_Aim A:_
Reproduce this passage from the linear programming forum thread, beginning at the words "Now graph the" and stopping after "the solution set.".

_Text extract:_
>> Start

Maximize P = 2x + 3y under the following constraints: 
 

x + 2y < 4

x + y < 3

> 0, y > 0

asked Aug 28, 2014 in PRECALCULUS by anonymous
reshown Aug 28, 2014 by bradely
i don't get it?

1 Answer

0 votes

The inequalities are x + 2y ≤ 4, x + y ≤ 3, x ≥ 0 and y ≥ 0

Now graph the all of four constraints.

  •  Draw the coordinate plane.

Now first inequality x + 2y ≤ 4.

  • Graph the line y = (- x/2) + 2
  •  Since the inequality symbol is ≤ the boundary is included the solution set.
  • Graph the boundary of the inequality y ≤ (- x/2) + 2 with solid line.
  • To determine which half plane to be shaded use a test point in either half- plane.
  • A simple choice is (0, 0). Substitute x  = 0 and y  = 0 in original inequality

x + 2y ≤ 4

0 ≤ 4

The statement is true.

  • Since the statement is true , shade the region contain point (0,0).

Similarly graph the other inequalities.

  • Second inequality x + y ≤ 3

Test point (0, 0)

0  ≤ 3

Since the statement is true , shade the region contain point (0, 0).

  • Third inequality x ≥ 0

Test point (1, 1)

>> End

_Task input:_
>> Start

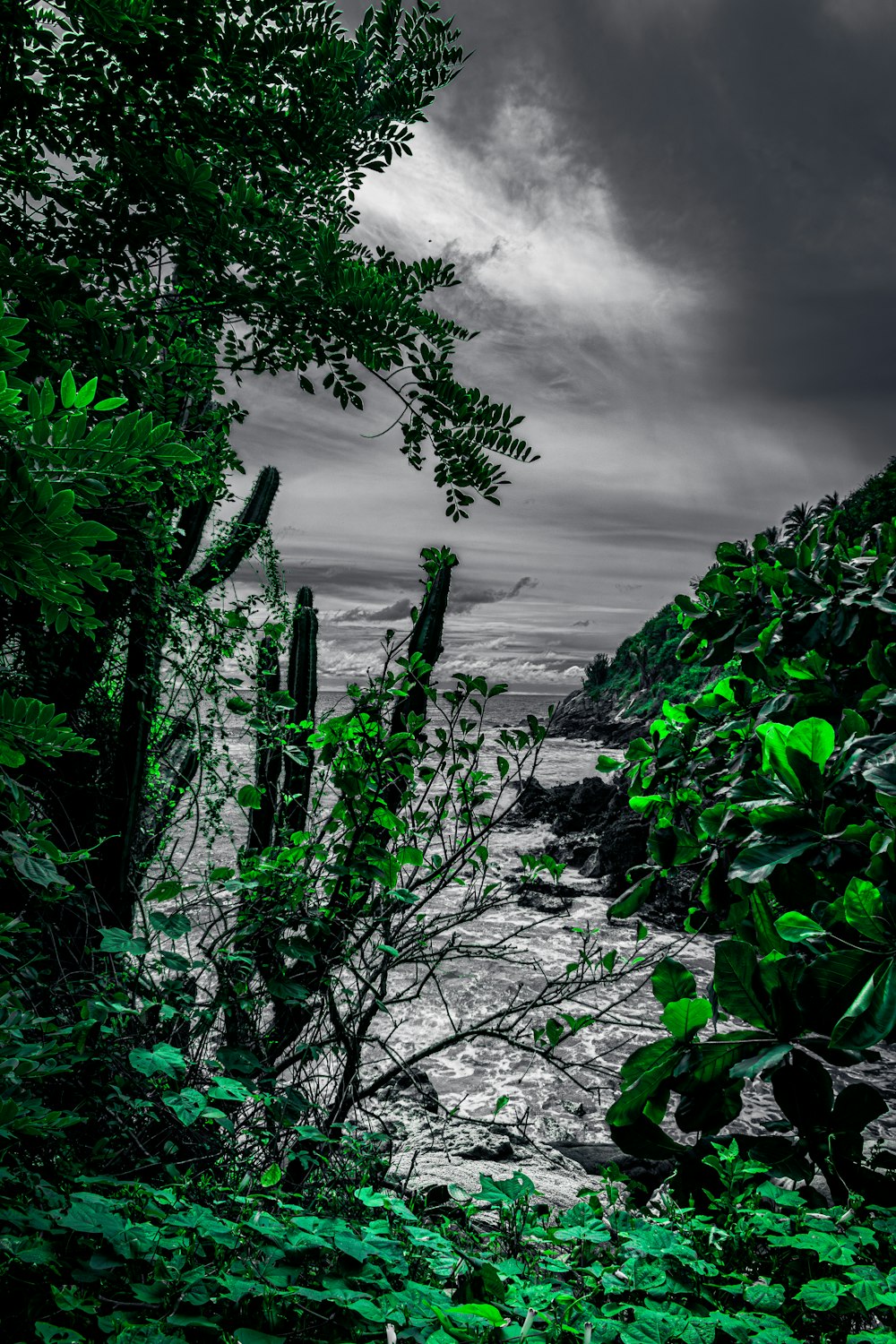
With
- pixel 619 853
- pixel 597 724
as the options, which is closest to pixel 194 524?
pixel 619 853

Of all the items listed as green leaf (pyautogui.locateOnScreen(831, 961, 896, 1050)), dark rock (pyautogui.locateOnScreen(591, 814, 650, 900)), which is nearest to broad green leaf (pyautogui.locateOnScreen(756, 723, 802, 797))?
green leaf (pyautogui.locateOnScreen(831, 961, 896, 1050))

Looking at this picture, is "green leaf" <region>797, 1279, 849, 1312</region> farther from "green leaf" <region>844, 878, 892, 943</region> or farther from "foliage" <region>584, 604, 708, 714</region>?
"foliage" <region>584, 604, 708, 714</region>

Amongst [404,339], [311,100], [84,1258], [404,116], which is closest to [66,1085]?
[84,1258]

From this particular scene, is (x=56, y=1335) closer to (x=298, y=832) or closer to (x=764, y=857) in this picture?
(x=764, y=857)

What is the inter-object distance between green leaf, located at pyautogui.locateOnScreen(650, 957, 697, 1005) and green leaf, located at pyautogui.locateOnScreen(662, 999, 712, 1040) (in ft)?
0.25

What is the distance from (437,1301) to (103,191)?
3.00 meters

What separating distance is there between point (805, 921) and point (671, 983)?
0.90 feet

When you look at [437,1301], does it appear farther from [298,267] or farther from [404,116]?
[404,116]

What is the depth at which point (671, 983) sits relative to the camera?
4.05 ft

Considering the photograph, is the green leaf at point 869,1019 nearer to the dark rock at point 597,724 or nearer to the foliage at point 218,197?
the foliage at point 218,197

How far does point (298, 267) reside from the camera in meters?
2.17

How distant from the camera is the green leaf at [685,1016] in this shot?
113 cm

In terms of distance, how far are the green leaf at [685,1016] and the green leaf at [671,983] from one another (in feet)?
0.25

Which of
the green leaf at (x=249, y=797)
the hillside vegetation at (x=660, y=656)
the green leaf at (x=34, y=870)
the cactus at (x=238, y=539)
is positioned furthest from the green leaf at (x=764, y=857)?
the hillside vegetation at (x=660, y=656)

>> End

_Aim B:_
Transcribe the rows starting at the line that contains "From this particular" and stopping after the last line of the rows, including both ends.

_Task answer A:_
Now graph the all of four constraints.

  •  Draw the coordinate plane.

Now first inequality x + 2y ≤ 4.

  • Graph the line y = (- x/2) + 2
  •  Since the inequality symbol is ≤ the boundary is included the solution set.

_Task answer B:_
From this particular scene, is (x=56, y=1335) closer to (x=298, y=832) or closer to (x=764, y=857) in this picture?
(x=764, y=857)

What is the inter-object distance between green leaf, located at pyautogui.locateOnScreen(650, 957, 697, 1005) and green leaf, located at pyautogui.locateOnScreen(662, 999, 712, 1040) (in ft)?
0.25

What is the distance from (437,1301) to (103,191)?
3.00 meters

What separating distance is there between point (805, 921) and point (671, 983)?
0.90 feet

When you look at [437,1301], does it appear farther from [298,267] or farther from [404,116]?
[404,116]

What is the depth at which point (671, 983) sits relative to the camera?
4.05 ft

Considering the photograph, is the green leaf at point 869,1019 nearer to the dark rock at point 597,724 or nearer to the foliage at point 218,197?
the foliage at point 218,197

How far does point (298, 267) reside from the camera in meters?
2.17

How distant from the camera is the green leaf at [685,1016] in this shot?
113 cm

In terms of distance, how far are the green leaf at [685,1016] and the green leaf at [671,983] from one another (in feet)?
0.25

Which of
the green leaf at (x=249, y=797)
the hillside vegetation at (x=660, y=656)
the green leaf at (x=34, y=870)
the cactus at (x=238, y=539)
is positioned furthest from the green leaf at (x=764, y=857)?
the hillside vegetation at (x=660, y=656)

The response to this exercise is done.